Bold and Flavorful
Executive Chef Joseph Martin helps master the art of crafting savory mustard
Using whole mustard seeds to make mustard is a commitment to a time-consuming process. Let our culinary artisan Joseph Martin, executive chef of 18 on the Square in Shelbyville, show you how to experiment with a variety of ingredients to find a favorite recipe.
Martin says he learned to cook from some of the greatest women in the world –– his mother and grandmother. So it’s only natural that his culinary insights help spread the love to your family and friends when creating this spicy condiment.
If you want your mustard to remain spicy, never heat the mustard seeds or powder.
“Once you have heated up the liquid that you soak your mustard seeds in, the cooking process activates their potency, which will dissipate very rapidly,” he says. But if you want a milder mustard, it’s OK to heat the seeds.
There are other ways to tweak the flavors. Substitute beer for the vinegar. Or use fresh herbs, incorporating them in the last possible step.
“The essential oils that are extracted from herbs dissipate very quickly, especially in heat or from overworking, like in a processor,” Martin explains.
“Dry herbs carry a different flavor profile and deliver a more ‘earthy, carbon-rich’ flavor than that of fresh herbs. Your desired final product should dictate which route you take. I use plenty of dried spices from allspice to turmeric, but hardly ever use dried herbs. The fresh flavor is just unbeatable.”
Martin provides these recipes and tips to add spice to your dishes with artisan mustards.
Basic Mustard Recipe
Makes 1 1⁄2 cups
6 tablespoons yellow mustard seeds
6 tablespoons mustard powder
2 tablespoons honey
2 tablespoons sugar
1 cup vinegar, any kind will do
Pinch of salt
Soak the mustard powder and seeds in vinegar for at least three hours or up to a day.
Once soaked, place mixture in blender or food processor and blend on low speed for one minute. For a smoother mustard, use a blender.
Add sugar and honey. Blend for another minute and season with salt.
Note: It’s imperative that you let the mixture rest for an hour or so to let the flavors develop and combine, Martin says.

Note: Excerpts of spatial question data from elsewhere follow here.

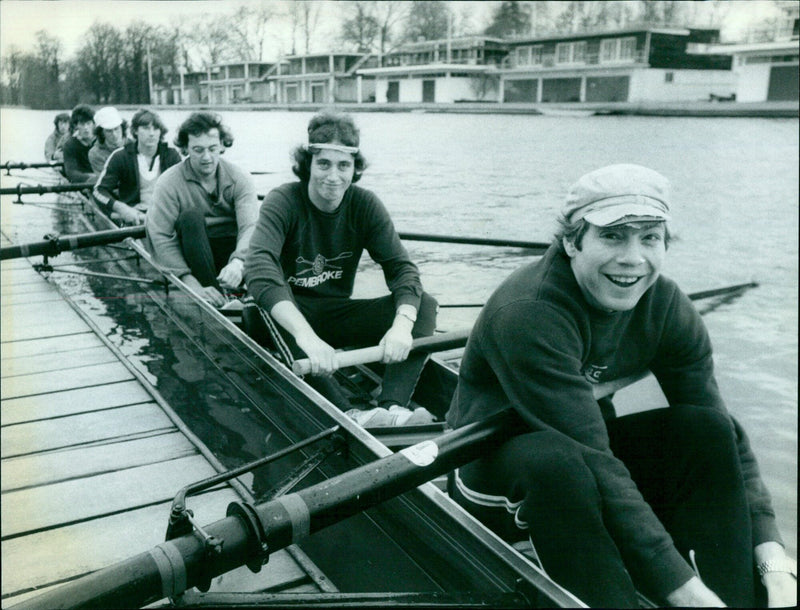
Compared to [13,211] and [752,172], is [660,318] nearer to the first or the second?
[13,211]

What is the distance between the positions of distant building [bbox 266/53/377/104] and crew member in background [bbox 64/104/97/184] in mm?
3129

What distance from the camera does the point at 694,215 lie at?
12492mm

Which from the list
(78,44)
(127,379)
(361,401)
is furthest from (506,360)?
(127,379)

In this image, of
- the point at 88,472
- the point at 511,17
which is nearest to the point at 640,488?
the point at 511,17

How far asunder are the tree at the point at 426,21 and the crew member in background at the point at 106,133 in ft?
16.5

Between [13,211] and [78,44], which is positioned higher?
[78,44]

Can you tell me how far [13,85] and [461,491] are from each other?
137cm

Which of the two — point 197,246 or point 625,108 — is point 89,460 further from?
point 625,108

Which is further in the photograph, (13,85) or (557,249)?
(557,249)

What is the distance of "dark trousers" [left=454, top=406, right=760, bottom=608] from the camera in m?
1.52

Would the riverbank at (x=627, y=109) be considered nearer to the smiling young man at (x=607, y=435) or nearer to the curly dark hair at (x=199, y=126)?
the curly dark hair at (x=199, y=126)

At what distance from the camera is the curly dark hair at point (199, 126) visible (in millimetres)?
3861

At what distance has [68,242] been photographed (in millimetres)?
4250

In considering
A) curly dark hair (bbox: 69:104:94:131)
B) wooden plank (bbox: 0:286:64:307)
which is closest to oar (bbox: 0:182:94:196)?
curly dark hair (bbox: 69:104:94:131)
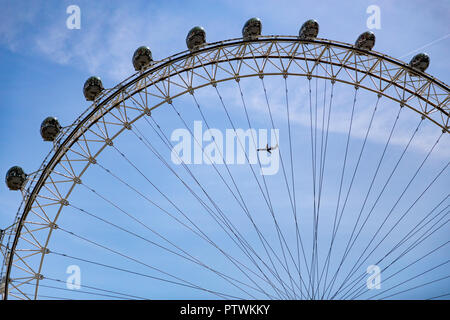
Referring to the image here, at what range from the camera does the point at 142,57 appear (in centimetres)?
2380

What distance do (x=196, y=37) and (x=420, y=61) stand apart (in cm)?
1237

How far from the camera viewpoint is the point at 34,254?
23.9m

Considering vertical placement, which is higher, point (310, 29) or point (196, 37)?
point (310, 29)

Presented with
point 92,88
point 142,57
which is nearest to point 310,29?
point 142,57

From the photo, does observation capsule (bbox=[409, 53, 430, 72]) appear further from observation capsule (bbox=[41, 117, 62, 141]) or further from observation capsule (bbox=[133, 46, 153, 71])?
observation capsule (bbox=[41, 117, 62, 141])

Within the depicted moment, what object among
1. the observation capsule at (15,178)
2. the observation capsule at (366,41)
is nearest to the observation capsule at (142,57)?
the observation capsule at (15,178)

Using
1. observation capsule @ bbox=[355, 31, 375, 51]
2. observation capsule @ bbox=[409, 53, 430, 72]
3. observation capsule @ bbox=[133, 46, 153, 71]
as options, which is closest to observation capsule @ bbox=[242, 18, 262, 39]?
observation capsule @ bbox=[133, 46, 153, 71]

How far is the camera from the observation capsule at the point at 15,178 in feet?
77.3

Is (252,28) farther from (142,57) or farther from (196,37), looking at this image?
(142,57)

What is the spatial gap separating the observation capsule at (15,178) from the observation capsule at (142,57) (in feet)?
25.8

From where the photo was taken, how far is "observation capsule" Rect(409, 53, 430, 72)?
26.2 metres

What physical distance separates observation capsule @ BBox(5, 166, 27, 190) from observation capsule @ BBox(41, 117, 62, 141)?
2.09 metres
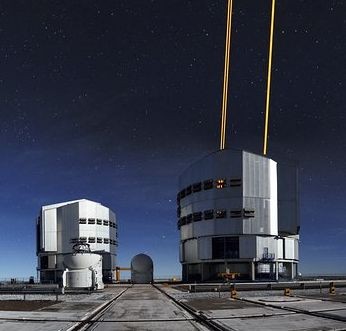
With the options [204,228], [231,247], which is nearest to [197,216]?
[204,228]

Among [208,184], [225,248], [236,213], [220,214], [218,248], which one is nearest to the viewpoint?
[236,213]

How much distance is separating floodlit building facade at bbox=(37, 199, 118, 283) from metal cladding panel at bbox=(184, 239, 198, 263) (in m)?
27.1

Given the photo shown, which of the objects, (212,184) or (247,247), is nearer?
(247,247)

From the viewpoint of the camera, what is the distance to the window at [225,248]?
3504 inches

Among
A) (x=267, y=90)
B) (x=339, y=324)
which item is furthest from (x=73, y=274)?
(x=267, y=90)

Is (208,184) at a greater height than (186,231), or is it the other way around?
(208,184)

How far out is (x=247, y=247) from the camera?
88.1 metres

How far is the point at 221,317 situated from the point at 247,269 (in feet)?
220

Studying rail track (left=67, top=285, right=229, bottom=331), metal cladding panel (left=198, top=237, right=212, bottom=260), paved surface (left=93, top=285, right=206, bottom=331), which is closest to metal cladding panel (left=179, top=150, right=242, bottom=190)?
metal cladding panel (left=198, top=237, right=212, bottom=260)

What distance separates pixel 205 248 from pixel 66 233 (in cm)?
4107

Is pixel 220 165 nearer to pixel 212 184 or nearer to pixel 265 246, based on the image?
pixel 212 184

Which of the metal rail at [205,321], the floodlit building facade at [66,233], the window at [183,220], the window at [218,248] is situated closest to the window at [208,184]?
the window at [218,248]

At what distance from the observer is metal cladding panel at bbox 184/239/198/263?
96688 millimetres

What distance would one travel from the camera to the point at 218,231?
89562mm
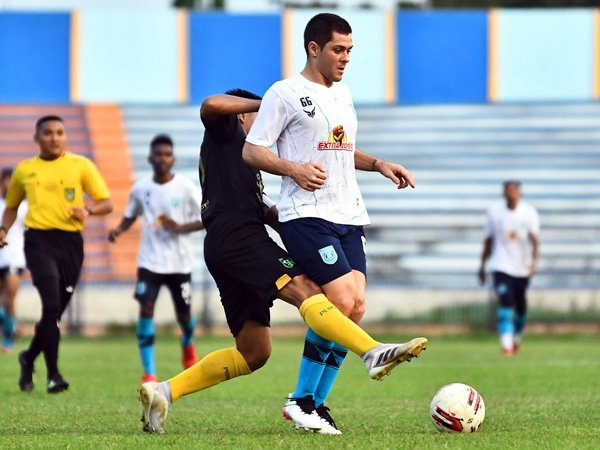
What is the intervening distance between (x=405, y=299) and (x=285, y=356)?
6291 millimetres

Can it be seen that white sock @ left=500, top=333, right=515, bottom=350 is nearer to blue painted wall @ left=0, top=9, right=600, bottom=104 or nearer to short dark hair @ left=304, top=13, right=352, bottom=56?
short dark hair @ left=304, top=13, right=352, bottom=56

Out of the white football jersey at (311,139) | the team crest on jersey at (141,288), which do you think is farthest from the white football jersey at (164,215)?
the white football jersey at (311,139)

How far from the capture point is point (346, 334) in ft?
23.3

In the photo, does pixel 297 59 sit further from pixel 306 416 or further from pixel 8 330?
pixel 306 416

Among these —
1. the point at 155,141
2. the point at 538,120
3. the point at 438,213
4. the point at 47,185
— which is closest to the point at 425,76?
the point at 538,120

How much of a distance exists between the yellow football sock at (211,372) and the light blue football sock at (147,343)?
5.28 metres

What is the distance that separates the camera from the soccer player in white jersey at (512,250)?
18.9 meters

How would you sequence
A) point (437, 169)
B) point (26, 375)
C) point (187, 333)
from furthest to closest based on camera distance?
point (437, 169) < point (187, 333) < point (26, 375)

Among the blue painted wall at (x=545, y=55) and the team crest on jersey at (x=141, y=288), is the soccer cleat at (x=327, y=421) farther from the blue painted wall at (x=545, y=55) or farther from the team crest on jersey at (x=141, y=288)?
the blue painted wall at (x=545, y=55)

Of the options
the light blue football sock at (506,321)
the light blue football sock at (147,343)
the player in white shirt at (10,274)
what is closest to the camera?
the light blue football sock at (147,343)

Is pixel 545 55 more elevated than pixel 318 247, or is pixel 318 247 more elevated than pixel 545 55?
pixel 545 55

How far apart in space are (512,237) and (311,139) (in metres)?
11.8

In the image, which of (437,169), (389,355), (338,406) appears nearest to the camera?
(389,355)

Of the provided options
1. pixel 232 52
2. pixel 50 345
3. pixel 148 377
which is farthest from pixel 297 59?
pixel 50 345
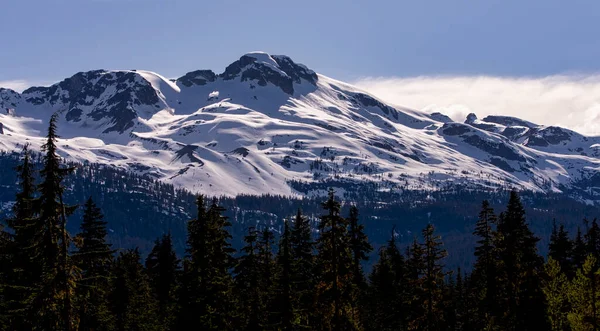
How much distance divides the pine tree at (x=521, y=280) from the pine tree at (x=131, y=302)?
3074 cm

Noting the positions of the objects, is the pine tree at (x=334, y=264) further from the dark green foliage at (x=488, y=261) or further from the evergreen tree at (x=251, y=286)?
the dark green foliage at (x=488, y=261)

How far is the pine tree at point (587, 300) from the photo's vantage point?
146ft

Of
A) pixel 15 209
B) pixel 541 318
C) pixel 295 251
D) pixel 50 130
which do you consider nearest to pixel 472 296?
pixel 541 318

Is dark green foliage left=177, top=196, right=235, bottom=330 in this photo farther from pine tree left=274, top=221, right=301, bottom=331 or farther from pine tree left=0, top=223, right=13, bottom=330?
pine tree left=0, top=223, right=13, bottom=330

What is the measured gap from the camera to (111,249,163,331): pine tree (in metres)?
59.0

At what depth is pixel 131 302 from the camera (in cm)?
5931

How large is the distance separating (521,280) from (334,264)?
19934 millimetres

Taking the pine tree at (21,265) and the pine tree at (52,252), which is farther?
the pine tree at (21,265)

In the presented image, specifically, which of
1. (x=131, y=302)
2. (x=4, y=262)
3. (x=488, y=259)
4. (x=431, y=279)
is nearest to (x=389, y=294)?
(x=488, y=259)

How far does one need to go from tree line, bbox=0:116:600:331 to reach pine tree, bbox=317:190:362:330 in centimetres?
7

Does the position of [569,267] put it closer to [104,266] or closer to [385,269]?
[385,269]

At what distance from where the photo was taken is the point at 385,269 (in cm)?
7388

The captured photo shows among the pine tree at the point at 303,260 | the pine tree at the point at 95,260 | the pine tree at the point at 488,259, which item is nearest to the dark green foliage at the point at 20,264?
the pine tree at the point at 95,260

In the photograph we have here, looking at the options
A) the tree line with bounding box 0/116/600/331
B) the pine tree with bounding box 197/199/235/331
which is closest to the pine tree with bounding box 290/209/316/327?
the tree line with bounding box 0/116/600/331
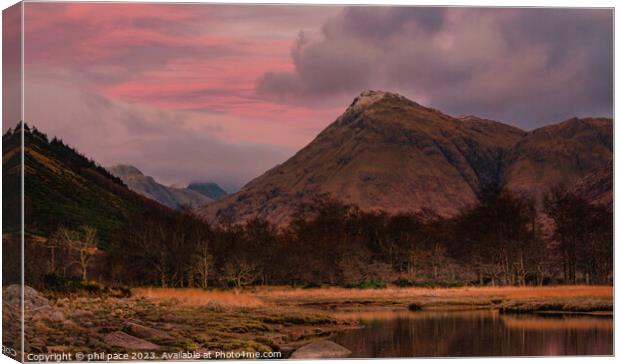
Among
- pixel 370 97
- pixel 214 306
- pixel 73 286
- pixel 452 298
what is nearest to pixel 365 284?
pixel 452 298

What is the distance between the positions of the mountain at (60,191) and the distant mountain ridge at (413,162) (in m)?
1.74

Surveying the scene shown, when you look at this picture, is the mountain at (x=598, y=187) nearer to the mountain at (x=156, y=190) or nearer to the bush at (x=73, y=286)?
the mountain at (x=156, y=190)

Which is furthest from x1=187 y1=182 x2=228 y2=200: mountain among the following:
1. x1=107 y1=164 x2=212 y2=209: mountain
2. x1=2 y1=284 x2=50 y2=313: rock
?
x1=2 y1=284 x2=50 y2=313: rock

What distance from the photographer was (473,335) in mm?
22000

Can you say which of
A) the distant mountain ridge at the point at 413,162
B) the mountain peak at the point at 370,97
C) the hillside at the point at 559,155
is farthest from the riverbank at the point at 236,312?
the mountain peak at the point at 370,97

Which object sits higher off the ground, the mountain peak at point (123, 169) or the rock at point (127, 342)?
the mountain peak at point (123, 169)

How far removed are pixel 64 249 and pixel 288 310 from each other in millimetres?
4186

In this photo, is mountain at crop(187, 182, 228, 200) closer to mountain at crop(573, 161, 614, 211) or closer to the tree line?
the tree line

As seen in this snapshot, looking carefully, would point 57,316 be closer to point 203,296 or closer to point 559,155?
point 203,296

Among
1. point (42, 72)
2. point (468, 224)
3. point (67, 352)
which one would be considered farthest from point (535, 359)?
point (42, 72)

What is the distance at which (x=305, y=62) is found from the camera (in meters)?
21.8

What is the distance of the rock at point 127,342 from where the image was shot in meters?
20.3

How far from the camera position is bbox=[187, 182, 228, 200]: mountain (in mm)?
22172

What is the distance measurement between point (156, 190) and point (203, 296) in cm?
216
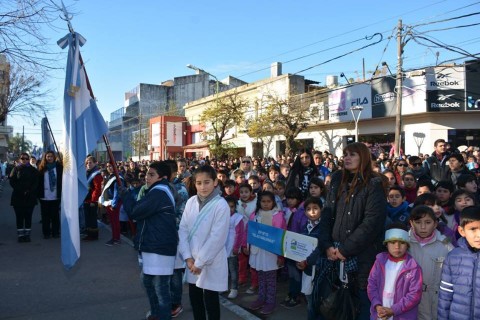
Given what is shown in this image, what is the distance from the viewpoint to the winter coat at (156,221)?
13.7 feet

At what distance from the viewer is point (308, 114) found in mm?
26375

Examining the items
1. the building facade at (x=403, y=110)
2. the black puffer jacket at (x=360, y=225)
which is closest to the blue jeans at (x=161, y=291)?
the black puffer jacket at (x=360, y=225)

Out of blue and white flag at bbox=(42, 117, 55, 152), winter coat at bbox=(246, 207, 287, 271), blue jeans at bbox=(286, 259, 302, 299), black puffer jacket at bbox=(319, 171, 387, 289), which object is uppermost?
blue and white flag at bbox=(42, 117, 55, 152)

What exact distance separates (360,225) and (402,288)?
62 centimetres

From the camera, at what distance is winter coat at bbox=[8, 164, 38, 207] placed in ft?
29.9

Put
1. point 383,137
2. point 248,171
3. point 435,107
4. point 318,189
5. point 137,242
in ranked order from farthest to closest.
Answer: point 383,137 → point 435,107 → point 248,171 → point 318,189 → point 137,242

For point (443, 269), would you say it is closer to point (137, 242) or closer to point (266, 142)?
point (137, 242)

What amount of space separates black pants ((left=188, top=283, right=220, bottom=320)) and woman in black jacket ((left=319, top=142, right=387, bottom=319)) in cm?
115

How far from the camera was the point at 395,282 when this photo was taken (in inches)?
133

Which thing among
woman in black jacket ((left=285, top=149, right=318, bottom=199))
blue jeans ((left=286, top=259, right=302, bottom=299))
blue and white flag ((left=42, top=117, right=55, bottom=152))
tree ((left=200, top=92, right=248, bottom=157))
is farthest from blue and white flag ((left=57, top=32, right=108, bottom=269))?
tree ((left=200, top=92, right=248, bottom=157))

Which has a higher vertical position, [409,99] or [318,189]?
[409,99]

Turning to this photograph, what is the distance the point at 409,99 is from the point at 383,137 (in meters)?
3.24

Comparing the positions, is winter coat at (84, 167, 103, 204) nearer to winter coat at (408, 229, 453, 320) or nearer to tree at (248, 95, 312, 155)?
winter coat at (408, 229, 453, 320)

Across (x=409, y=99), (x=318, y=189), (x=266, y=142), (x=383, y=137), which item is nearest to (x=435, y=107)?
(x=409, y=99)
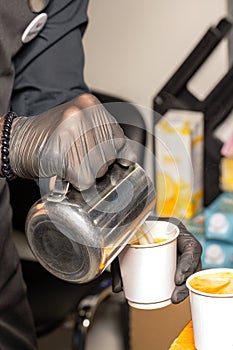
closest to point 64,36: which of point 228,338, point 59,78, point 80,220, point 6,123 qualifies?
point 59,78

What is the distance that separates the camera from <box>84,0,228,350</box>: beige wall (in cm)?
216

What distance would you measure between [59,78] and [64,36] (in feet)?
0.24

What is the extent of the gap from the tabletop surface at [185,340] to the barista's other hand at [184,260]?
0.04 meters

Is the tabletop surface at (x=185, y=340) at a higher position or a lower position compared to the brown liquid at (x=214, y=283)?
lower

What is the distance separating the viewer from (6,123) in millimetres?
1010

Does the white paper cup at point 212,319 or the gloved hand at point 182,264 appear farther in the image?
the gloved hand at point 182,264

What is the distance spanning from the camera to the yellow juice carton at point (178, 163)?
3.57 feet

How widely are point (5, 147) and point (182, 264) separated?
0.29m

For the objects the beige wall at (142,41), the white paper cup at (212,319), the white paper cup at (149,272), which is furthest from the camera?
the beige wall at (142,41)

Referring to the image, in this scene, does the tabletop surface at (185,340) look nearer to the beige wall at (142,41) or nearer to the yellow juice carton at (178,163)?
the yellow juice carton at (178,163)

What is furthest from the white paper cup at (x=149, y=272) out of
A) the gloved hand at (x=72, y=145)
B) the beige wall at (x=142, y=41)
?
the beige wall at (x=142, y=41)

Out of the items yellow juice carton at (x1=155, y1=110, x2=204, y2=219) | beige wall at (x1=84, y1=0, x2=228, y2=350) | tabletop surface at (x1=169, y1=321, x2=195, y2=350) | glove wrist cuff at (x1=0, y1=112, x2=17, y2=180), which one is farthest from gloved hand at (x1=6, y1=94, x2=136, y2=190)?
beige wall at (x1=84, y1=0, x2=228, y2=350)

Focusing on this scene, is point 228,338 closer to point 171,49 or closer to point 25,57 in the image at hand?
point 25,57

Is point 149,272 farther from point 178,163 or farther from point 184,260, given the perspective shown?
point 178,163
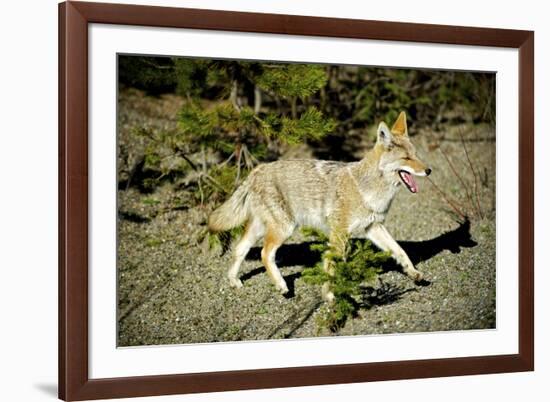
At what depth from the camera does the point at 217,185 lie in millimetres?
6664

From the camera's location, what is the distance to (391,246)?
22.1ft

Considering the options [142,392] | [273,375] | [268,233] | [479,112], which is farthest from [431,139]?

This recipe is on the spicy side. If you’re a fan of milder mustard, heat the vinegar and mustard mixture to a simmer and cook on low for 3 to 5 minutes. Let it cool completely, and then follow the recipe from there.
Makes 1 1⁄2 cups
1 1⁄2 cups whole-grain mustard
1⁄4 cup dark beer, like a porter or stout
1⁄8 cup cider vinegar
2 tablespoons toasted caraway seeds
Combine all ingredients in a bowl and mix until incorporated. Season with salt to taste. Use for a pretzel dip, to accompany cheeses and cured meats or as a tasty sandwich spread.
Makes 1 1⁄2 cups
1 1⁄2 cups Dijon mustard
1⁄4 cup white wine
1⁄8 cup tarragon vinegar
2 tablespoons chopped fresh tarragon
Optional: 1 tablespoon chopped cornichon
Combine all ingredients in a bowl until incorporated and season with salt to taste.
Executive Chef Joseph Martin started down the culinary path at age 17 while working a summer job at Middleton Place Plantation in Charleston, S.C. He cooked at several places while studying business at Clemson University.
Back in Charleston, he developed a true passion for creating food.
“Huck’s Lowcountry Table was the biggest springboard for my development,” Martin says. “I learned a lot about myself and what I really wanted to serve –– food that tastes great with a lean toward comfort food.”
His culinary philosophy is to keep dishes simple –– not add a lot of rare ingredients –– while still creating with flavors that develop on the palate.
“We’re crafting memories when people eat,” he says. “My fondest memories are around the table at my parents’ house, Thanksgiving time, Christmas breakfast, a crab boil or pig pickin’ (at a hog roast) out at my house.
“Of course, food has to taste good, but the companionship and memories associated with the food need to be priceless.”